Note that the position of O is the same whichever P we pick; it doesn't depend on any of the angles. (This is easier to see if we rearrange $\mathrm{OA}.\mathrm{OC}={\mathrm{OB}}^2$ into $\mathrm{OA}=\frac{{\mathrm{AB}}^2}{\mathrm{BC}-\mathrm{AB}}$ — it's uniquely specified by the positions of A, B, and C.) So the circle does represent the locus of all P.

Bit off-topic for this blog though eh

Yes. But it is a problem I've been thinking about for a while — in fact, ever since I read that, given the original formulation (three lamp-posts on a darkened plain) you can't even tell from a photograph whether or not they're evenly-spaced, because perspective means that they could be anywhere. But if your photograph has four lamp-posts in, you can tell whether or not they're evenly-spaced, because the cross-ratio is projection-invariant.

So I wondered whether, given three lamp-posts, there was always a point from which they appear evenly-spaced. It felt sort-of plausible that there were such points, but I had no intuition what their locus looked like. The first time I attacked this problem I plotted the points by brute force, and was surprised to see an apparently perfect circle. With the cosine rule and lots of ghastly slog (and Wolfram Alpha) I found the equation of the circle and the position of O. But that was clearly not The Book's proof, so I shelved the draft blog post — for some years. Then I happened to be reading about circle inversion, and suddenly realised it was talking about the three-lamp-posts circle. Eventually I was able to use circle-inversion techniques to come up with a geometrical, not algebraic proof, which I'm much happier with.

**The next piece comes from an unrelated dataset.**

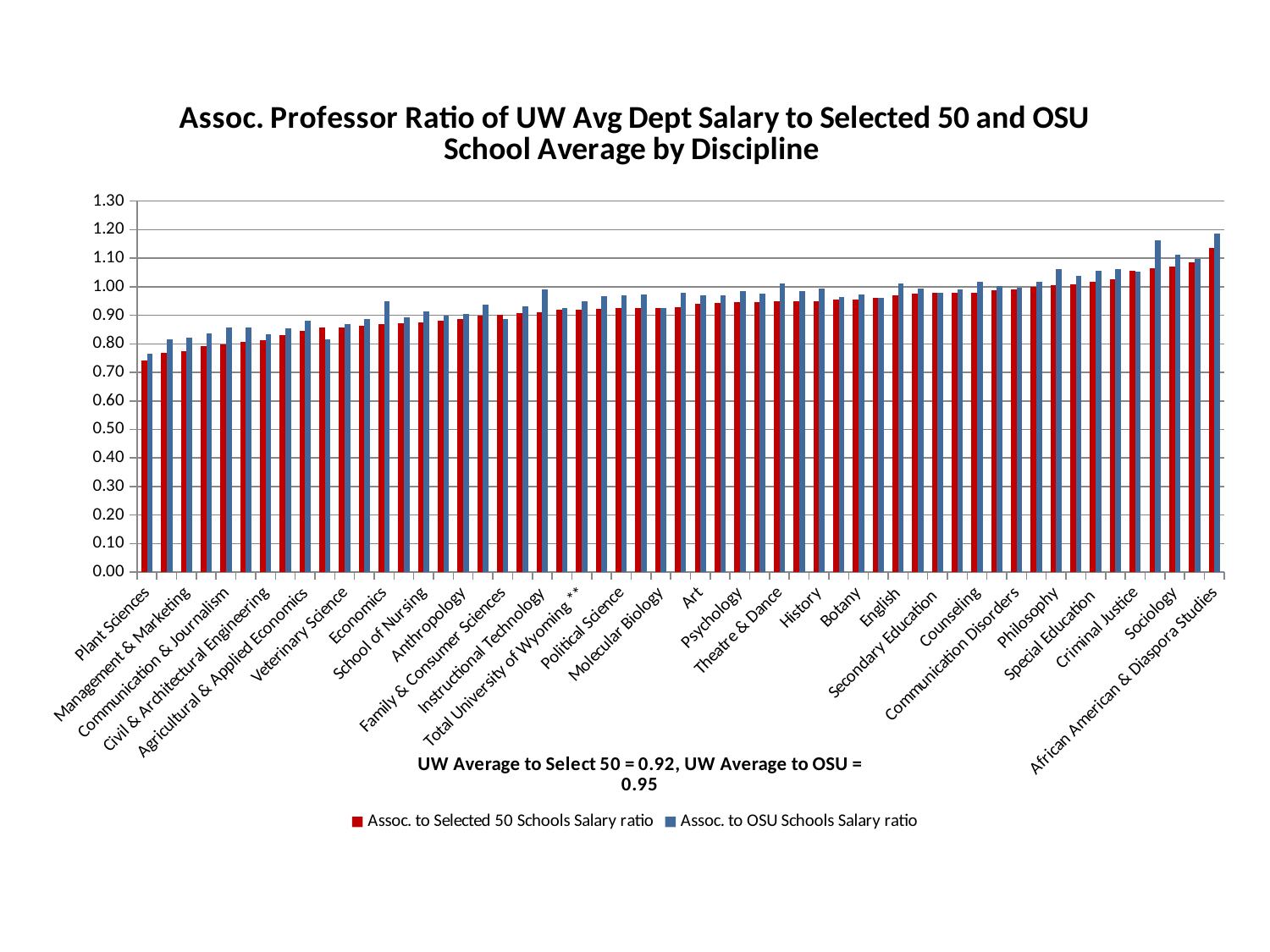
According to the x-axis title, what is the UW Average to OSU? 0.95 How many series does the legend list? 2 What kind of chart is shown on the slide? Bar chart Is the Assoc. to Selected 50 Schools Salary ratio for Plant Sciences greater or less than 0.80? less What are the two series named in the legend? Assoc. to Selected 50 Schools Salary ratio; Assoc. to OSU Schools Salary ratio Which discipline has the highest Assoc. to Selected 50 Schools Salary ratio? African American & Diaspora Studies For Theatre & Dance, which is larger: the Assoc. to Selected 50 Schools Salary ratio or the Assoc. to OSU Schools Salary ratio? Assoc. to OSU Schools Salary ratio What is the title of the chart? Assoc. Professor Ratio of UW Avg Dept Salary to Selected 50 and OSU School Average by Discipline According to the x-axis title, what is the UW Average to Select 50? 0.92 Do the Assoc. to Selected 50 Schools Salary ratio values generally rise or fall from left to right along the x axis? Rise Which discipline has the lowest Assoc. to Selected 50 Schools Salary ratio? Plant Sciences Is the Assoc. to OSU Schools Salary ratio for African American & Diaspora Studies greater or less than 1.10? greater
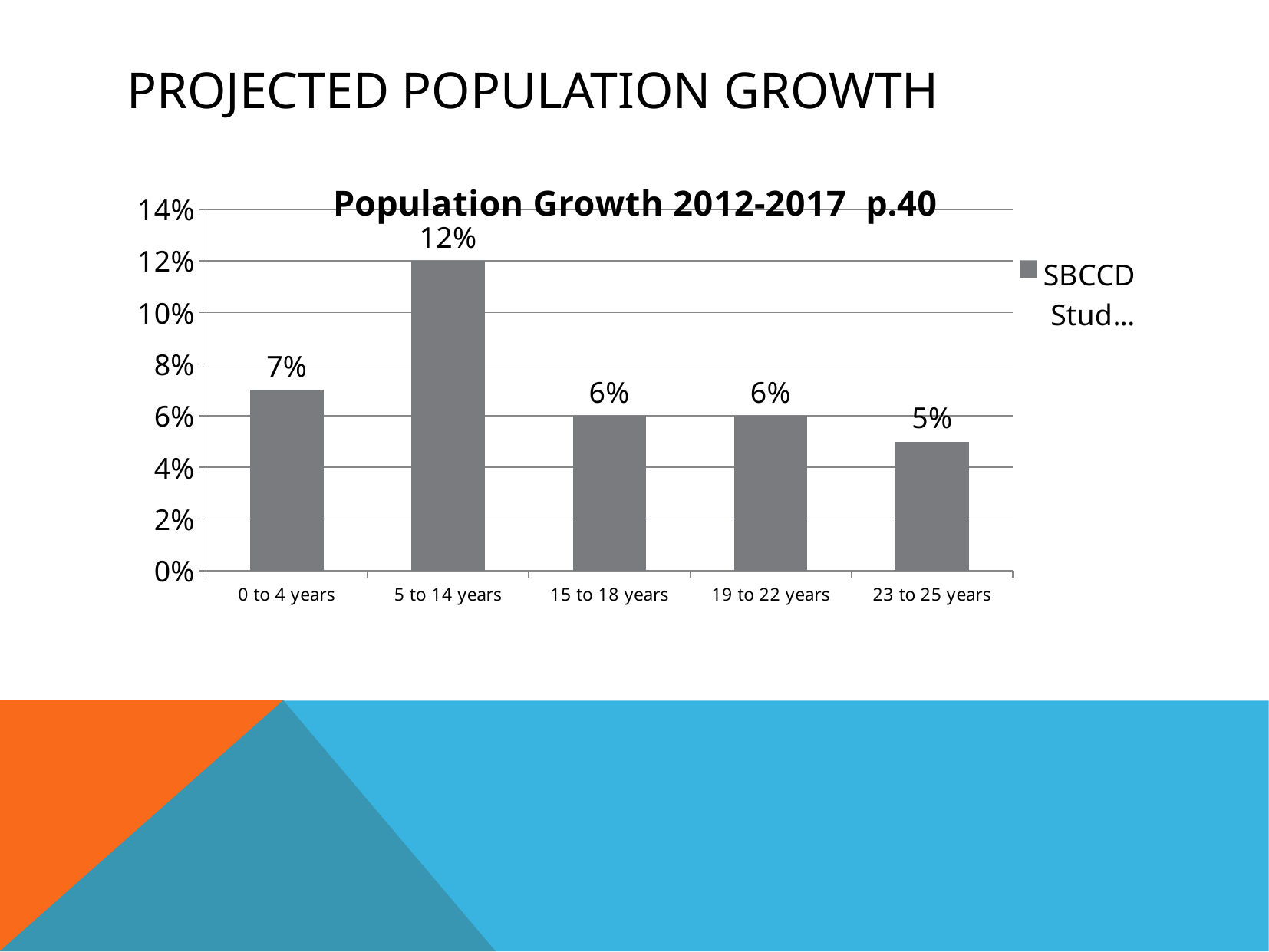
Is the value for 5 to 14 years greater or less than 10%? greater What is the value for 19 to 22 years? 6% What is the value for 0 to 4 years? 7% Which age group has the lowest projected population growth? 23 to 25 years What is the title of the chart? Population Growth 2012-2017 p.40 What is the value for 5 to 14 years? 12% Which age group has the highest projected population growth? 5 to 14 years Which is larger, the value for 0 to 4 years or the value for 15 to 18 years? 0 to 4 years What is the difference between the values for 5 to 14 years and 0 to 4 years? 5% What is the value for 23 to 25 years? 5% How many age groups are shown on the chart? 5 What kind of chart is shown on the slide? bar chart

And if you're dying to see how bad the ghastly brute-force proof looked, here's a part of it ($p$ is $\mathrm{AB}$ and $q$ is $\mathrm{BC}$):

$p^2{q}^2{x}^2-2p^{2}q{x}^3+p^2{x}^4+p^2{x}^2{y}^2+2p{q}^2{x}^3+2p{q}^{2}x{y}^2-4pq{x}^4-4pq{x}^2{y}^2+2p{x}^5+4p{x}^3{y}^2+2px{y}^4+q^2{x}^4+2q^2{x}^2{y}^2+q^2{y}^4-2q{x}^5-4q{x}^3{y}^2-2qx{y}^4+x^6+3x^4{y}^2+3x^2{y}^4+y^6=p^2{q}^2{x}^2-2p^{2}q{x}^3-2p^{2}qx{y}^2+p^2{x}^4+2p^2{x}^2{y}^2+p^2{y}^4+2p{q}^2{x}^3-4pq{x}^4-4pq{x}^2{y}^2+2p{x}^5+4p{x}^3{y}^2+2px{y}^4+q^2{x}^4+q^2{x}^2{y}^2-2q{x}^5-4q{x}^3{y}^2-2qx{y}^4+x^6+3x^4{y}^2+3x^2{y}^4+y^6$

(I didn't set that by hand; there used to be an online Latex-to-MathML converter, but it seems to have since been retired.)